The issue of emotions and the law has been subject to a fair amount of analysis, and there are two aspects to this I will address in two blogs. First, we need to acknowledge the role of emotions in the law, which then leads on the need to reflect this in legal education. This blog deals with emotions in the law.

I will argue that emotions are an important aspect of a responsive legal system. My interest in this issue comes partly from the biomedical perspective of emotions and moral decision-making. Looking at the neurological basis for the human capacity for moral judgement, there are clear links to emotion.

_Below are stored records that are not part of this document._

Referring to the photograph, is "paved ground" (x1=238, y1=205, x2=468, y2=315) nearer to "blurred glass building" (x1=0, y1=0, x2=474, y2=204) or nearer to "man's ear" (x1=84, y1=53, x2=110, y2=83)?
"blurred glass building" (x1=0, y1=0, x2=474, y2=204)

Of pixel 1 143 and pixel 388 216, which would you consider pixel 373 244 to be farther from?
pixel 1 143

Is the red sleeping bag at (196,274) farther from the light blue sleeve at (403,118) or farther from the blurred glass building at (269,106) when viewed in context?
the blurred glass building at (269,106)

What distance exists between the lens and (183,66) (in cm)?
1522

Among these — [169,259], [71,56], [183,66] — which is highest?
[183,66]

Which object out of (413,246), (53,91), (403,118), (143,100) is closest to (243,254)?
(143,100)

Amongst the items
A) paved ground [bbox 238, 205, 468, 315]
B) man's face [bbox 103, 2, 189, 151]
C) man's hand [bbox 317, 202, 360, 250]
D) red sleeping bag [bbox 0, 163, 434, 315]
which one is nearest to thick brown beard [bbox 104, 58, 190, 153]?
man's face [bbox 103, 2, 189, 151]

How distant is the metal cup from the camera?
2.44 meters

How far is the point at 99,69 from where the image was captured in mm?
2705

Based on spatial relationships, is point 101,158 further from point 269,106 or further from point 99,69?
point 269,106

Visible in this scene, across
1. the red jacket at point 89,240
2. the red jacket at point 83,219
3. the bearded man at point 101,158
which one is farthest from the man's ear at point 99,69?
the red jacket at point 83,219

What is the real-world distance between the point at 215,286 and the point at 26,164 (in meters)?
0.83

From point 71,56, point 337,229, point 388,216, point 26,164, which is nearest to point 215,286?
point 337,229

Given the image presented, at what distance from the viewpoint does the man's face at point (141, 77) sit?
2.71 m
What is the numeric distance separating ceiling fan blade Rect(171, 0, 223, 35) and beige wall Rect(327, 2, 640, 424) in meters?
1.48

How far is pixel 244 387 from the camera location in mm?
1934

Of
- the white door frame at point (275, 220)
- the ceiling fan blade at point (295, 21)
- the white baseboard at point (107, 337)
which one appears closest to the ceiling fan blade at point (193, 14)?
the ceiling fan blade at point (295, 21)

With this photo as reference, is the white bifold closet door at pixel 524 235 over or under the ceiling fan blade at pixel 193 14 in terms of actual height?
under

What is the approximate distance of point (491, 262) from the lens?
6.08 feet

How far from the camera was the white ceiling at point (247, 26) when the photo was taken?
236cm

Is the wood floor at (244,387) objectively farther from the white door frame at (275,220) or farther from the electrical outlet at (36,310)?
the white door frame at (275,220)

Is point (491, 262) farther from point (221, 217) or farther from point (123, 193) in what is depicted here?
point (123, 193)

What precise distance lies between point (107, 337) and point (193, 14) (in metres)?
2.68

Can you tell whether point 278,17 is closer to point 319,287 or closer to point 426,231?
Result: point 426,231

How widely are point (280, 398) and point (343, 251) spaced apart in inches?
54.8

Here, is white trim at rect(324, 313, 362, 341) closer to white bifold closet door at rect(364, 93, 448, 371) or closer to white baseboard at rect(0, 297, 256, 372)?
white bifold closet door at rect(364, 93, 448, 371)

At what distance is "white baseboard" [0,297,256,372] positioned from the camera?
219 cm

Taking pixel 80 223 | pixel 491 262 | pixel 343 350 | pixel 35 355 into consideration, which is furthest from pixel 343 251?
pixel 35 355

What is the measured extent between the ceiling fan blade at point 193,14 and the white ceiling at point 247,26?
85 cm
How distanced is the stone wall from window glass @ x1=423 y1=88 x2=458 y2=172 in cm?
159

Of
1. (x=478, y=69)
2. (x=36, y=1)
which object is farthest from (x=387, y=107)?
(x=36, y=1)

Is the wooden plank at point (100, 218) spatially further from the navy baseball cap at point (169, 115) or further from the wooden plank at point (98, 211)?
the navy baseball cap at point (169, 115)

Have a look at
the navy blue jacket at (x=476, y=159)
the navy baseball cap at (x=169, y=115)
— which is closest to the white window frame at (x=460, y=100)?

Time after time, legal and ethical decisions pay at least some deference to our moral instincts. The main deficit that psychopaths have is a lack of emotional understanding of the suffering of others (empathy).[1] Whilst this could be a useful characteristic for certain areas of practice such as corporate law, it would not be desirable in other areas nor in the judiciary.[2]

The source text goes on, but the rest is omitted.